Today in Hip-Hop History: Ol’ Dirty Bastard Drops His Sophomore ‘N***a Please’ LP 26 Years Ago

On this day in 1999, the late great Ol’ Dirty Bastard of the Wu-Tang Clan dropped his second studio album Ni**a Please on the Elektra label.

Before settling on its now-infamous title, ODB toyed with a couple of names that were equally outrageous: God Made Dirt And Dirt Don’t Hurt and The Black Man Is God, White Man Is The Devil. True to form, ODB chose the one that would spark the most conversation and controversy, a fitting extension of his unpredictable persona.

Between his debut and sophomore albums, ODB kept himself in the spotlight with wild antics that blurred the line between chaos and genius.
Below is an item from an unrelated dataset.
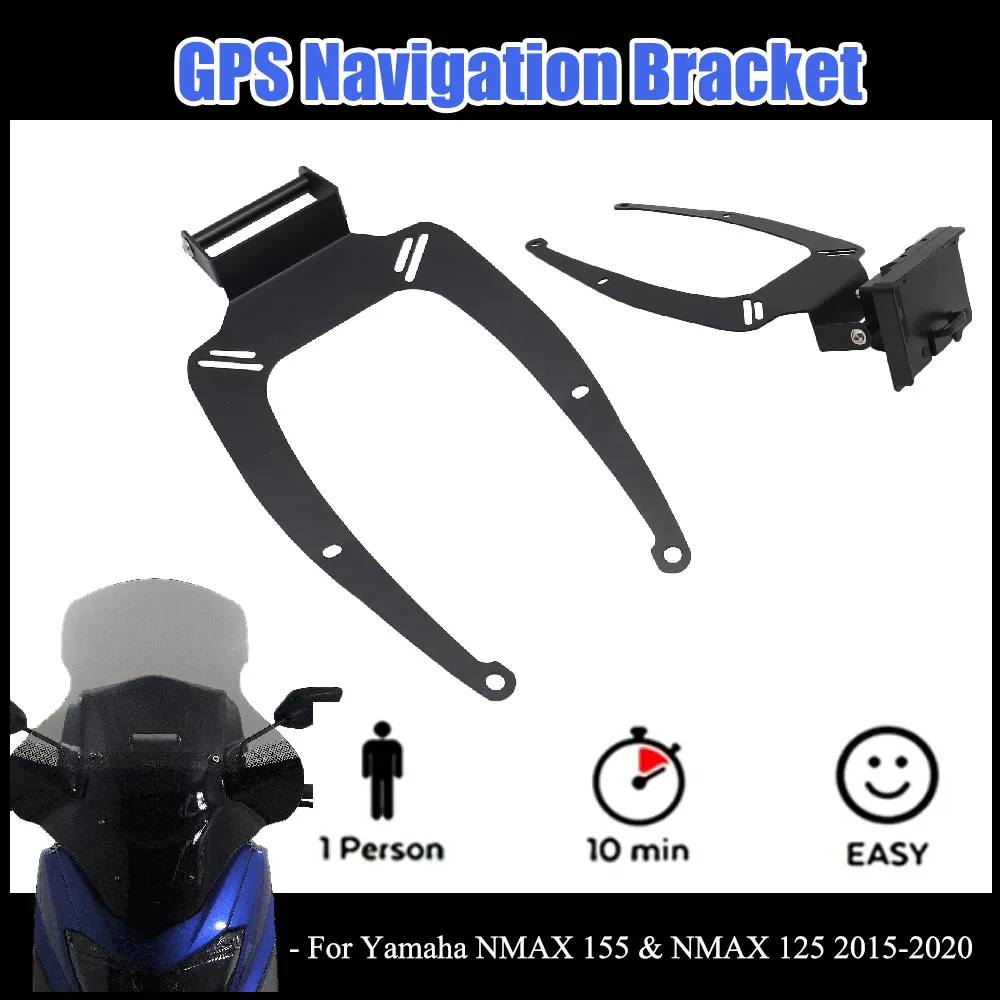

Fit FOR YAMAHA NMAX 125&155 100%Brand NEW Motorcycle GPS Mobile phone holder USB Wireless Charging Navigation Bracket 2015-2020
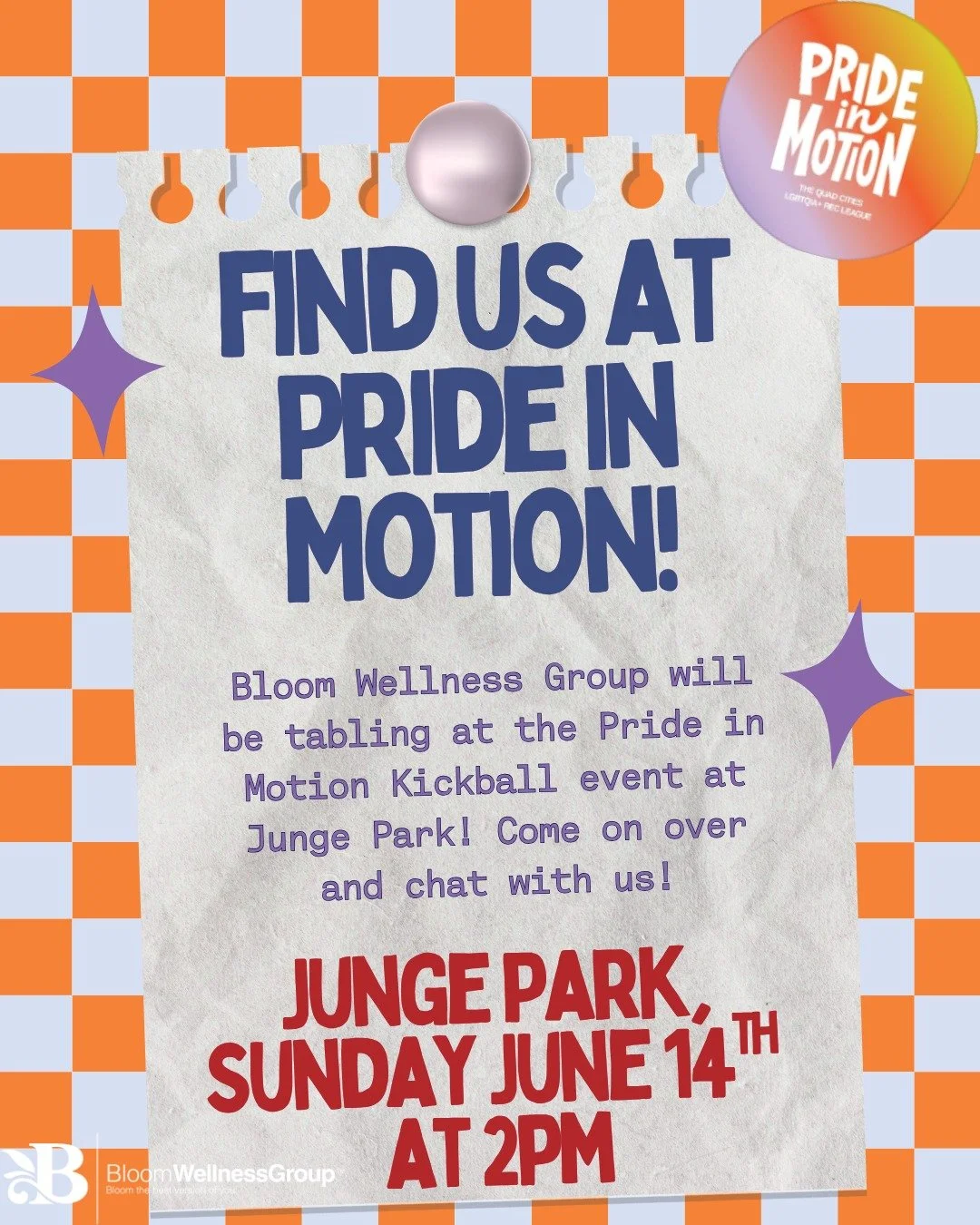 Bloom Wellness Group will be tabling AGAIN at the Pride In Motion Kickball event at Junge Park! If you weren&rsquo;t able to catch us in May, now is your chance! Come find our table, learn more about our group practice, and get some freebies. We'll b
From raising bail money on the streets, to surviving a shootout with police, to storming the stage at the 1998 Grammy Awards, and even pulling up to a Brooklyn welfare office in a limousine to collect food stamps, he made sure his name stayed in the headlines.

That energy carried over into the music. Ni**a Please debuted at #10 on the Billboard 200, selling 93,000 copies in its first week. The project was later certified gold by the RIAA in the same year, solidifying ODB’s larger-than-life reputation in both music and pop culture.

Twenty-six years later, Ni**a Please still stands as a raw, unpredictable, and unforgettable chapter in the Wu-Tang legend and in the legacy of Ol’ Dirty Bastard.